> _Instructions for the task_: Change "wooden beam" to "timber beam" everywhere in the material below, and give the material again with everything else left unchanged.

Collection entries
--- Start ---

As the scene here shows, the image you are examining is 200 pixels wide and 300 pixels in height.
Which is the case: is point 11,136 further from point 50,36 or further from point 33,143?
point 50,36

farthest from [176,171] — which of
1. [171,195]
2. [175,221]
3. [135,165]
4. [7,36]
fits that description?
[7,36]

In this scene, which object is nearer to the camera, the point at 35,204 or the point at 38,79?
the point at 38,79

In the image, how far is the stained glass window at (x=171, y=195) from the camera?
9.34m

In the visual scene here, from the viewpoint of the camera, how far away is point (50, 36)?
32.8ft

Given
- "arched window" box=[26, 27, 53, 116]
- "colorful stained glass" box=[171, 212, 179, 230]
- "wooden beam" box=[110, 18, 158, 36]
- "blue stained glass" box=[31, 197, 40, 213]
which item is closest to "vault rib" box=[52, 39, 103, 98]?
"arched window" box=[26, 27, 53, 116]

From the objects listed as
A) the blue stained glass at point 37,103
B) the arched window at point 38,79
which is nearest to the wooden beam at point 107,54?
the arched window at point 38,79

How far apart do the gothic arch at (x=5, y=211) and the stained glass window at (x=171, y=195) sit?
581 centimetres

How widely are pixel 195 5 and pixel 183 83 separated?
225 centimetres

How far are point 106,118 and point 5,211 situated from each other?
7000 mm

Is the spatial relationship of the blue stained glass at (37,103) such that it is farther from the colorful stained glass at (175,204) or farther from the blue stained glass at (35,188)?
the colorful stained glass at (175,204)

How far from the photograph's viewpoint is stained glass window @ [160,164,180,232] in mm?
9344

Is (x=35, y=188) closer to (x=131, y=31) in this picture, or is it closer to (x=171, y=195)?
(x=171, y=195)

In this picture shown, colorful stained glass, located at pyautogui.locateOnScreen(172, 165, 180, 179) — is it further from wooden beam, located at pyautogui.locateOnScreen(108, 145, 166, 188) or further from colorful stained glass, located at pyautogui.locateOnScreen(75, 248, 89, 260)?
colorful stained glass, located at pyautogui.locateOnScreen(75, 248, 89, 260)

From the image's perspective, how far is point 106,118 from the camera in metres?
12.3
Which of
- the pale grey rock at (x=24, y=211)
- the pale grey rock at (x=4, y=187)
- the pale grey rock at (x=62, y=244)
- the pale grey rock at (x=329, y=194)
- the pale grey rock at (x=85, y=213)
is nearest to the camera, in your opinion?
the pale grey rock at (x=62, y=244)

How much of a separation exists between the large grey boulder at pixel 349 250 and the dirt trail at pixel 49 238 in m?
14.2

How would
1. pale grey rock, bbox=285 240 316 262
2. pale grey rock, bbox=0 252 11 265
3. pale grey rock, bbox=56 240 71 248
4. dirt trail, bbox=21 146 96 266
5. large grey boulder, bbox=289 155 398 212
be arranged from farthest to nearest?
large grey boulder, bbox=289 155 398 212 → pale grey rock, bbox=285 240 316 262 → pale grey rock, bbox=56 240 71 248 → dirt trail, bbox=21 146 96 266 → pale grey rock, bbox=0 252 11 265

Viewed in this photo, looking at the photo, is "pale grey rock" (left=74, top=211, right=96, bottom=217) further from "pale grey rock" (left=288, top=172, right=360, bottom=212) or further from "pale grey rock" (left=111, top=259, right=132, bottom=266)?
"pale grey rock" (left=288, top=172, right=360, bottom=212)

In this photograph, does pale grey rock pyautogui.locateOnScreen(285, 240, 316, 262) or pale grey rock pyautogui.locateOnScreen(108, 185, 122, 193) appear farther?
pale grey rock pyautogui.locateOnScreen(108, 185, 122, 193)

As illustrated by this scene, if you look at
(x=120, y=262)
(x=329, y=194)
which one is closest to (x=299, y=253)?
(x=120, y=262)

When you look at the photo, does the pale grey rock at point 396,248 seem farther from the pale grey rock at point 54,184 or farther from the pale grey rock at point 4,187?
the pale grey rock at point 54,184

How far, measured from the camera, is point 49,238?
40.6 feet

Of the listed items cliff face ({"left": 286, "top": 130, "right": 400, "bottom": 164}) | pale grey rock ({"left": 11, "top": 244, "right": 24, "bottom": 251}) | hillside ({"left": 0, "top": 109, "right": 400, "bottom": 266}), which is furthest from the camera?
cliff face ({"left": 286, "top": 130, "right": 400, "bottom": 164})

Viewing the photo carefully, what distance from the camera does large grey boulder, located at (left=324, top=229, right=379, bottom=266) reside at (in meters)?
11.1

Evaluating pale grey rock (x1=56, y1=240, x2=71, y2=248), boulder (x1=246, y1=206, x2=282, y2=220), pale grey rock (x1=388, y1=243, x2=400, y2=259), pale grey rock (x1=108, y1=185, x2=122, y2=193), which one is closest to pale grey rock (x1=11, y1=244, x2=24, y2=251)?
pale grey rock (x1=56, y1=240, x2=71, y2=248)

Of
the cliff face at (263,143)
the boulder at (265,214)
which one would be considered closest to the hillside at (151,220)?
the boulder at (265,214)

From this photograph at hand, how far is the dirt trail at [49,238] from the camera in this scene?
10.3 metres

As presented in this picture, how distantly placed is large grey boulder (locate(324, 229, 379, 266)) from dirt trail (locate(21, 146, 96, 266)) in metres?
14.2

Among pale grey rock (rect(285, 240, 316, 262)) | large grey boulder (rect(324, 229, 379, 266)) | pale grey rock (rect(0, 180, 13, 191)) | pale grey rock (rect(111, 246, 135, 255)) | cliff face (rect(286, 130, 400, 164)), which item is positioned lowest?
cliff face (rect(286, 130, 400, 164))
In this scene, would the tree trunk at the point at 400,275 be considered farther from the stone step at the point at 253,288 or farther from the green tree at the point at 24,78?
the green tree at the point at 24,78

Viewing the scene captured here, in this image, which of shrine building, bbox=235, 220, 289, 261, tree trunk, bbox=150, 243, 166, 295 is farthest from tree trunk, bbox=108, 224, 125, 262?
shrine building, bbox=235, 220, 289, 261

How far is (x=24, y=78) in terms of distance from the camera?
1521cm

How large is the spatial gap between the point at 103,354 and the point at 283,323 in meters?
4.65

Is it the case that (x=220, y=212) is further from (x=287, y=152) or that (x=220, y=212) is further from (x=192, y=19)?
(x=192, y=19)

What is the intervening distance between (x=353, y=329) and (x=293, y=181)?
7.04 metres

--- End ---

> _Solution to the exercise_:
As the scene here shows, the image you are examining is 200 pixels wide and 300 pixels in height.
Which is the case: is point 11,136 further from point 50,36 or further from point 33,143?
point 50,36

farthest from [176,171] — which of
1. [171,195]
2. [175,221]
3. [135,165]
4. [7,36]
fits that description?
[7,36]

In this scene, which object is nearer to the camera, the point at 35,204 or the point at 38,79?
the point at 38,79

In the image, how far is the stained glass window at (x=171, y=195) from the camera?
9.34m

In the visual scene here, from the viewpoint of the camera, how far away is point (50, 36)?
32.8ft

Given
- "arched window" box=[26, 27, 53, 116]
- "colorful stained glass" box=[171, 212, 179, 230]
- "timber beam" box=[110, 18, 158, 36]
- "blue stained glass" box=[31, 197, 40, 213]
which item is closest to "vault rib" box=[52, 39, 103, 98]?
"arched window" box=[26, 27, 53, 116]

From the objects listed as
A) the blue stained glass at point 37,103
B) the arched window at point 38,79
which is nearest to the timber beam at point 107,54?
the arched window at point 38,79

How far apart do the gothic arch at (x=5, y=211) and the stained glass window at (x=171, y=195) sit?
581 centimetres

How widely are pixel 195 5 and pixel 183 83 separated?
225 centimetres

How far are point 106,118 and point 5,211 situated from each other?
7000 mm

Is the spatial relationship of the blue stained glass at (37,103) such that it is farther from the colorful stained glass at (175,204) or farther from the blue stained glass at (35,188)?
the colorful stained glass at (175,204)

How far from the photograph's viewpoint is stained glass window @ [160,164,180,232] in mm?
9344

Is (x=35, y=188) closer to (x=131, y=31) in this picture, or is it closer to (x=171, y=195)?
(x=171, y=195)

In this picture shown, colorful stained glass, located at pyautogui.locateOnScreen(172, 165, 180, 179) — is it further from timber beam, located at pyautogui.locateOnScreen(108, 145, 166, 188) or further from colorful stained glass, located at pyautogui.locateOnScreen(75, 248, 89, 260)?
colorful stained glass, located at pyautogui.locateOnScreen(75, 248, 89, 260)

From the image's perspective, how far is point 106,118 from the camera in metres?
12.3
Which of
- the pale grey rock at (x=24, y=211)
- the pale grey rock at (x=4, y=187)
- the pale grey rock at (x=62, y=244)
- the pale grey rock at (x=329, y=194)
- the pale grey rock at (x=85, y=213)
is nearest to the camera, in your opinion?
the pale grey rock at (x=62, y=244)

How much of a separation exists between the large grey boulder at pixel 349 250 and the dirt trail at pixel 49 238 in m?
14.2

How would
1. pale grey rock, bbox=285 240 316 262
2. pale grey rock, bbox=0 252 11 265
3. pale grey rock, bbox=56 240 71 248
4. dirt trail, bbox=21 146 96 266
5. large grey boulder, bbox=289 155 398 212
be arranged from farthest to nearest?
large grey boulder, bbox=289 155 398 212 → pale grey rock, bbox=285 240 316 262 → pale grey rock, bbox=56 240 71 248 → dirt trail, bbox=21 146 96 266 → pale grey rock, bbox=0 252 11 265

Viewed in this photo, looking at the photo, is "pale grey rock" (left=74, top=211, right=96, bottom=217) further from "pale grey rock" (left=288, top=172, right=360, bottom=212) or further from "pale grey rock" (left=111, top=259, right=132, bottom=266)?
"pale grey rock" (left=288, top=172, right=360, bottom=212)

In this photograph, does pale grey rock pyautogui.locateOnScreen(285, 240, 316, 262) or pale grey rock pyautogui.locateOnScreen(108, 185, 122, 193) appear farther?
pale grey rock pyautogui.locateOnScreen(108, 185, 122, 193)

As illustrated by this scene, if you look at
(x=120, y=262)
(x=329, y=194)
which one is closest to (x=299, y=253)?
(x=120, y=262)

When you look at the photo, does the pale grey rock at point 396,248 seem farther from the pale grey rock at point 54,184 or farther from the pale grey rock at point 4,187?
the pale grey rock at point 54,184

How far, measured from the camera, is point 49,238?
40.6 feet

Of the listed items cliff face ({"left": 286, "top": 130, "right": 400, "bottom": 164}) | pale grey rock ({"left": 11, "top": 244, "right": 24, "bottom": 251}) | hillside ({"left": 0, "top": 109, "right": 400, "bottom": 266}), which is furthest from the camera?
cliff face ({"left": 286, "top": 130, "right": 400, "bottom": 164})

Viewing the photo carefully, what distance from the camera does large grey boulder, located at (left=324, top=229, right=379, bottom=266) reside at (in meters)?
11.1

Evaluating pale grey rock (x1=56, y1=240, x2=71, y2=248), boulder (x1=246, y1=206, x2=282, y2=220), pale grey rock (x1=388, y1=243, x2=400, y2=259), pale grey rock (x1=108, y1=185, x2=122, y2=193), which one is closest to pale grey rock (x1=11, y1=244, x2=24, y2=251)?
pale grey rock (x1=56, y1=240, x2=71, y2=248)

Of
the cliff face at (263,143)
the boulder at (265,214)
which one would be considered closest to the hillside at (151,220)?
the boulder at (265,214)

From this photograph at hand, how far is the dirt trail at [49,238] from the camera in this scene?
10.3 metres

As presented in this picture, how distantly placed is large grey boulder (locate(324, 229, 379, 266)) from dirt trail (locate(21, 146, 96, 266)) in metres?
14.2

Among pale grey rock (rect(285, 240, 316, 262)) | large grey boulder (rect(324, 229, 379, 266)) | pale grey rock (rect(0, 180, 13, 191)) | pale grey rock (rect(111, 246, 135, 255)) | cliff face (rect(286, 130, 400, 164)), which item is positioned lowest?
cliff face (rect(286, 130, 400, 164))
In this scene, would the tree trunk at the point at 400,275 be considered farther from the stone step at the point at 253,288 or farther from the green tree at the point at 24,78?
the green tree at the point at 24,78

Viewing the scene captured here, in this image, which of shrine building, bbox=235, 220, 289, 261, tree trunk, bbox=150, 243, 166, 295 is farthest from tree trunk, bbox=108, 224, 125, 262?
shrine building, bbox=235, 220, 289, 261

How far is (x=24, y=78) in terms of distance from the camera?
1521cm

How large is the spatial gap between the point at 103,354 and the point at 283,323 in meters?
4.65

Is it the case that (x=220, y=212) is further from (x=287, y=152) or that (x=220, y=212) is further from (x=192, y=19)?
(x=192, y=19)

What is the intervening distance between (x=353, y=329) and (x=293, y=181)?
7.04 metres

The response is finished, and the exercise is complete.